Successful treatment with low-dose oral chemotherapy in a patient with metastatic hepatocellular carcinoma

, , , , , & show all
Pages 1205-1206 | Received 09 Mar 2007, Published online: 08 Jul 2009

To the Editor

In April 2003, a 70-year-old man with chronic hepatitis C came to our attention because of sudden Alpha-feto-protein (AFP) increase (more than 20.000 ng/ml). A CT scan showed a portal thrombosis, multiple hepatic lesions, hilar node, and pericardial fat-tissue node. (a,b). In 2001 he underwent a Trans-Arterial-Chemo-Embolization (TACE) and in December 2002 surgical resection of the II and III liver segments, with a pathology report of a 7.5 cm G3 HCC with portal neoplastic thrombosis.

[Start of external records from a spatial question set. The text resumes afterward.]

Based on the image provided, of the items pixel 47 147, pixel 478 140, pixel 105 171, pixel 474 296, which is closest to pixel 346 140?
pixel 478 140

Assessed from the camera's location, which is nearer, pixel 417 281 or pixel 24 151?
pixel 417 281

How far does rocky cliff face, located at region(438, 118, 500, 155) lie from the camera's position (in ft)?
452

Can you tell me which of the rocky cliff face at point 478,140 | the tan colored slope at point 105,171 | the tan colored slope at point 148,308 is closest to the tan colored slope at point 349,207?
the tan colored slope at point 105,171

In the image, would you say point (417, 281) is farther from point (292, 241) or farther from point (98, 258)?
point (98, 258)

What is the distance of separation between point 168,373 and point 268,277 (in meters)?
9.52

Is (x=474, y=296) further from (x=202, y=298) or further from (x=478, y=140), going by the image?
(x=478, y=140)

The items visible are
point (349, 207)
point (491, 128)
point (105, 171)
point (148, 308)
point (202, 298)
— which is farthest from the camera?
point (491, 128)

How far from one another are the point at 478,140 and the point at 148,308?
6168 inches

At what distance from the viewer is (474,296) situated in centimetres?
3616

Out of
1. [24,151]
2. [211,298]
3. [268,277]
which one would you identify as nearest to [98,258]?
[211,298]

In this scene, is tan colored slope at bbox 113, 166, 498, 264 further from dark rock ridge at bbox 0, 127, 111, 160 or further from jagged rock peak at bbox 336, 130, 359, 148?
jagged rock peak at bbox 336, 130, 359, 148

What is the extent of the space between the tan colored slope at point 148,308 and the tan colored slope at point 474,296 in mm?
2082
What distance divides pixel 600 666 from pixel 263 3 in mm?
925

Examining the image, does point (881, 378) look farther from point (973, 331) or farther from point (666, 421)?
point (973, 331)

Figure 1.  (a) Pericardial fat node: baseline CT-scan. (b) Celiac node: baseline CT-scan.

Figure 1.  (a) Pericardial fat node: baseline CT-scan. (b) Celiac node: baseline CT-scan.

Systemic treatment with UFT, five capsules a day (one 100-mg capsule = Tegafur 100 mg + Uracil 224 mg) over 4 weeks every 5 was started. An AFP reduction and tumor shrinkage concurrently occurred. The most frequent toxicities were G3 transaminitis, G1 hyperbilirubinemia, G1 thrombocytopenia, and G2 leuconeutropenia that led to a dose reduction of UFT to 3 capsules a day four weeks on one week off. A normal value of AFP was observed in February 2004. In May 2005, the CT scan showed the best response characterized by disappearance of the pericardial lymph node and around 90% reduction of the celiac node (a,b). In December 2005 UFT was withdrawn due to radiological and biochemical progression of disease. Then the patient received Thalidomide 200 mg/day, within a trial, until December 2006, and cyclophosphamide and methotrexate as a “metronomic” schedule until now. He is currently alive and asymptomatic, with a slight biochemical and radiological progression of disease.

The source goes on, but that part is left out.